━━ Exercise inputs ━━

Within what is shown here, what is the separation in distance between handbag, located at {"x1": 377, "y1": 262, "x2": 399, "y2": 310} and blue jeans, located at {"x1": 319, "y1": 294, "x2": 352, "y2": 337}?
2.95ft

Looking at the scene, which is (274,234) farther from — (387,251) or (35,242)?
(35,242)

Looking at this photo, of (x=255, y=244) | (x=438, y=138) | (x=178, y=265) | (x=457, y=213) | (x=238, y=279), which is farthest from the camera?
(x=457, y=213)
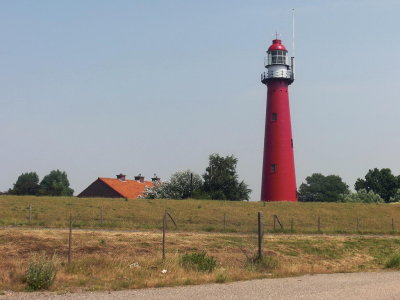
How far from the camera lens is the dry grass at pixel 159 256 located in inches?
748

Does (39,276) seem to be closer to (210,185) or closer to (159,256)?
(159,256)

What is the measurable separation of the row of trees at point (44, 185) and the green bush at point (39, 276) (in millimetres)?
107836

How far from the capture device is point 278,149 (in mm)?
61156

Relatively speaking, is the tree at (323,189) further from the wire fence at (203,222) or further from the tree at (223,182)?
the wire fence at (203,222)

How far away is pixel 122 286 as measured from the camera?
58.6 ft

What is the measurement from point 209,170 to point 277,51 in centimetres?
3146

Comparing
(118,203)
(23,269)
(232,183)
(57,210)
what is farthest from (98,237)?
(232,183)

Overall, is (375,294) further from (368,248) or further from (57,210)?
(57,210)

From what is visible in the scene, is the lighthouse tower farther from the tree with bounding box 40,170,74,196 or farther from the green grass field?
the tree with bounding box 40,170,74,196

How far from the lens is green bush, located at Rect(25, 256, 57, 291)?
1740 cm

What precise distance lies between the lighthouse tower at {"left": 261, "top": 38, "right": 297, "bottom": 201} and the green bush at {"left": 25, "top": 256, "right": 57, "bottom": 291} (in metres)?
44.9

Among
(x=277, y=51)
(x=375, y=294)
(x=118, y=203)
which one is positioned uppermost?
(x=277, y=51)

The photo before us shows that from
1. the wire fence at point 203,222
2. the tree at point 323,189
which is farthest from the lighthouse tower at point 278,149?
the tree at point 323,189

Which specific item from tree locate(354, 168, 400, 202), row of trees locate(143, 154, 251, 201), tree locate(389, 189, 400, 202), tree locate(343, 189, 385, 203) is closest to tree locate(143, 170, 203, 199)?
row of trees locate(143, 154, 251, 201)
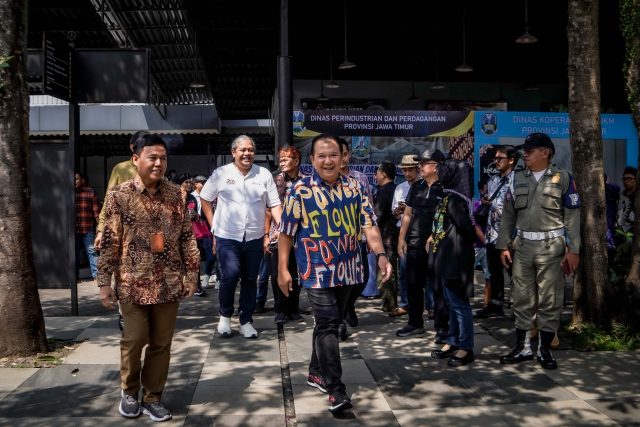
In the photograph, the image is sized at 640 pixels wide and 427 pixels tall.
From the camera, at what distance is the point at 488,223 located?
24.3 feet

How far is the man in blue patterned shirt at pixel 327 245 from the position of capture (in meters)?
4.30

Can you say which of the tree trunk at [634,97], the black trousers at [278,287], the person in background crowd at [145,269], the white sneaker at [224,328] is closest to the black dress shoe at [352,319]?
the black trousers at [278,287]

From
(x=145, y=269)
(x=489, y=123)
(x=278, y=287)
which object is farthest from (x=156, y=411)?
(x=489, y=123)

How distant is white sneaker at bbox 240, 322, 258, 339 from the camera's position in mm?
6352

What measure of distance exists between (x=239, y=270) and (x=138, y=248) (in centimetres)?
230

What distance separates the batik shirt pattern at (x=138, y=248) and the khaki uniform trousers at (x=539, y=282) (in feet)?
9.91

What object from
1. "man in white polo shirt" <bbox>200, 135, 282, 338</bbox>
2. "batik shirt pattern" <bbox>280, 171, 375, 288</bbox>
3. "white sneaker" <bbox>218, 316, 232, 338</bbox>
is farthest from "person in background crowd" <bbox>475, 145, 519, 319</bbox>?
"batik shirt pattern" <bbox>280, 171, 375, 288</bbox>

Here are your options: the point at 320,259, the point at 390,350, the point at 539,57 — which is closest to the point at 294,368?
the point at 390,350

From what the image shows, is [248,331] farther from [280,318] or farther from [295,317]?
[295,317]

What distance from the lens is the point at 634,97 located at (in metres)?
6.29

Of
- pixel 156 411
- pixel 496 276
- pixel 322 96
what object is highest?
pixel 322 96

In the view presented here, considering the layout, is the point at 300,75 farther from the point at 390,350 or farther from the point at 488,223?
the point at 390,350

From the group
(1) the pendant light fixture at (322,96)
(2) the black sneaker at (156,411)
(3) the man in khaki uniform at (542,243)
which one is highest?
(1) the pendant light fixture at (322,96)

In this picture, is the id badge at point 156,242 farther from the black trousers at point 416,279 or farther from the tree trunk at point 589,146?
the tree trunk at point 589,146
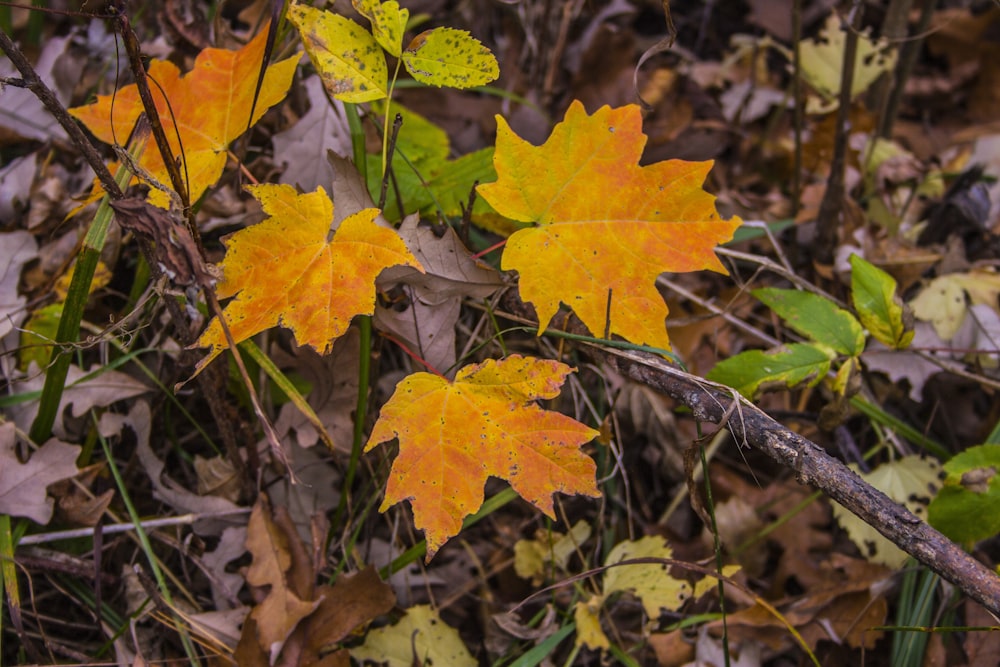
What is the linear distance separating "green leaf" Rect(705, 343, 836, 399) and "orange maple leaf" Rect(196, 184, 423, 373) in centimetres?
59

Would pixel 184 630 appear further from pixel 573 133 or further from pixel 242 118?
pixel 573 133

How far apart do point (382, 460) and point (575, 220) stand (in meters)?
0.59

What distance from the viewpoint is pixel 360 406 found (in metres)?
1.25

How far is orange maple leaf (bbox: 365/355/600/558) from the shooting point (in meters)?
1.04

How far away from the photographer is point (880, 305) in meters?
1.30

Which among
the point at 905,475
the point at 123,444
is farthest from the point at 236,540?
the point at 905,475

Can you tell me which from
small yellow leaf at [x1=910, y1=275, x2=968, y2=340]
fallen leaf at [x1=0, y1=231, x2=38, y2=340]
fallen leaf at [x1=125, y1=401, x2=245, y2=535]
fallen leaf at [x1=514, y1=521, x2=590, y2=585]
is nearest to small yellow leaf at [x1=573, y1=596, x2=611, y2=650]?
fallen leaf at [x1=514, y1=521, x2=590, y2=585]

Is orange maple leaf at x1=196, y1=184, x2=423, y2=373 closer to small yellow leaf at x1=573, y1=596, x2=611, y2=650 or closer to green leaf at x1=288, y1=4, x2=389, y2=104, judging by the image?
green leaf at x1=288, y1=4, x2=389, y2=104

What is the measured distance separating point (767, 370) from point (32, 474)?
135cm

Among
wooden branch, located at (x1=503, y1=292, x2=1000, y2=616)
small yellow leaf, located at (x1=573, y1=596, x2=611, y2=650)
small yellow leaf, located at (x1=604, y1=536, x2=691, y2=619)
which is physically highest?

━━━

§ **Exercise**:
Print the whole listing above once more, word for word, without its pictures.

§ **Reply**:
Within what is shown here, what is the separation in distance between handbag, located at {"x1": 377, "y1": 262, "x2": 399, "y2": 310} and blue jeans, located at {"x1": 319, "y1": 294, "x2": 352, "y2": 337}?
2.95ft

Looking at the scene, which is (274,234) farther from — (387,251) or (35,242)?
(35,242)

Looking at this photo, of (x=255, y=244) | (x=438, y=138) | (x=178, y=265) | (x=457, y=213) | (x=238, y=279), which is farthest from the camera?
(x=457, y=213)
How far from the camera lens is the dry grass at pixel 159 256 located in inches?
748

Does (39,276) seem to be closer to (210,185) or closer to (159,256)?
(159,256)

What is the measurable separation of the row of trees at point (44, 185) and the green bush at point (39, 276) (in millimetres)?
107836

How far from the capture device is point 278,149 (in mm)?
61156

Relatively speaking, is the tree at (323,189) further from the wire fence at (203,222) or further from the tree at (223,182)?
the wire fence at (203,222)

How far away is pixel 122 286 as measured from the camera?
58.6 ft

What is the measurement from point 209,170 to point 277,51 in centimetres?
3146

Comparing
(118,203)
(23,269)
(232,183)
(57,210)
what is farthest from (98,237)?
(232,183)

Overall, is (375,294) further from (368,248) or further from (57,210)?
(57,210)

From what is visible in the scene, is the lighthouse tower farther from the tree with bounding box 40,170,74,196 or farther from the green grass field?
the tree with bounding box 40,170,74,196

How far from the lens is green bush, located at Rect(25, 256, 57, 291)?
1740 cm

What precise distance lies between the lighthouse tower at {"left": 261, "top": 38, "right": 297, "bottom": 201} and the green bush at {"left": 25, "top": 256, "right": 57, "bottom": 291} (in metres)?
44.9

Among
(x=277, y=51)
(x=375, y=294)
(x=118, y=203)
which one is positioned uppermost?
(x=277, y=51)

The photo before us shows that from
1. the wire fence at point 203,222
2. the tree at point 323,189
which is farthest from the lighthouse tower at point 278,149?
the tree at point 323,189

Which specific item from tree locate(354, 168, 400, 202), row of trees locate(143, 154, 251, 201), tree locate(389, 189, 400, 202), tree locate(343, 189, 385, 203) is closest to tree locate(143, 170, 203, 199)?
row of trees locate(143, 154, 251, 201)
In the photograph, the image is sized at 640 pixels wide and 427 pixels tall.
From the camera, at what distance is the point at 488,223 located?
24.3 feet

How far is the man in blue patterned shirt at pixel 327 245 from the position of capture (in meters)?
4.30

Can you say which of the tree trunk at [634,97], the black trousers at [278,287], the person in background crowd at [145,269], the white sneaker at [224,328] is closest to the black dress shoe at [352,319]?
the black trousers at [278,287]

From
(x=145, y=269)
(x=489, y=123)
(x=278, y=287)
which object is farthest from (x=156, y=411)?
(x=489, y=123)

How distant is white sneaker at bbox 240, 322, 258, 339 from the camera's position in mm?
6352

What measure of distance exists between (x=239, y=270) and (x=138, y=248) (in centimetres)?
230

What distance separates the batik shirt pattern at (x=138, y=248) and the khaki uniform trousers at (x=539, y=282) (in feet)?
9.91

What object from
1. "man in white polo shirt" <bbox>200, 135, 282, 338</bbox>
2. "batik shirt pattern" <bbox>280, 171, 375, 288</bbox>
3. "white sneaker" <bbox>218, 316, 232, 338</bbox>
is farthest from "person in background crowd" <bbox>475, 145, 519, 319</bbox>?
"batik shirt pattern" <bbox>280, 171, 375, 288</bbox>

Here are your options: the point at 320,259, the point at 390,350, the point at 539,57 — which is closest to the point at 294,368?
the point at 390,350

From what the image shows, is [248,331] farther from [280,318] or farther from [295,317]?
[295,317]

What distance from the lens is the point at 634,97 located at (in metres)?
6.29

Of
- pixel 156 411
- pixel 496 276
- pixel 322 96
what object is highest?
pixel 322 96

In the view presented here, considering the layout, is the point at 300,75 farther from the point at 390,350 or farther from the point at 488,223?
the point at 390,350

From the group
(1) the pendant light fixture at (322,96)
(2) the black sneaker at (156,411)
(3) the man in khaki uniform at (542,243)
which one is highest?
(1) the pendant light fixture at (322,96)

In this picture, is the id badge at point 156,242 farther from the black trousers at point 416,279 or farther from the tree trunk at point 589,146?
the tree trunk at point 589,146
What is the linear distance separating "green leaf" Rect(705, 343, 836, 399) and "orange maple leaf" Rect(196, 184, 423, 373) in centimetres?
59

Would pixel 184 630 appear further from pixel 573 133 or further from pixel 242 118?
pixel 573 133

How far apart do point (382, 460) and point (575, 220) stand (in meters)?
0.59

What distance from the viewpoint is pixel 360 406 found (in metres)?
1.25

How far is orange maple leaf (bbox: 365/355/600/558) from the shooting point (in meters)?
1.04

How far away from the photographer is point (880, 305) in meters?
1.30

Which among
the point at 905,475
the point at 123,444
is farthest from the point at 236,540?
the point at 905,475

Can you tell me which from
small yellow leaf at [x1=910, y1=275, x2=968, y2=340]
fallen leaf at [x1=0, y1=231, x2=38, y2=340]
fallen leaf at [x1=125, y1=401, x2=245, y2=535]
fallen leaf at [x1=514, y1=521, x2=590, y2=585]
is nearest to small yellow leaf at [x1=573, y1=596, x2=611, y2=650]?
fallen leaf at [x1=514, y1=521, x2=590, y2=585]

Is orange maple leaf at x1=196, y1=184, x2=423, y2=373 closer to small yellow leaf at x1=573, y1=596, x2=611, y2=650 or closer to green leaf at x1=288, y1=4, x2=389, y2=104, judging by the image?
green leaf at x1=288, y1=4, x2=389, y2=104

What is the measured distance separating point (767, 370) from point (32, 474)?
135cm

Among
wooden branch, located at (x1=503, y1=292, x2=1000, y2=616)
small yellow leaf, located at (x1=573, y1=596, x2=611, y2=650)
small yellow leaf, located at (x1=604, y1=536, x2=691, y2=619)
which is physically highest?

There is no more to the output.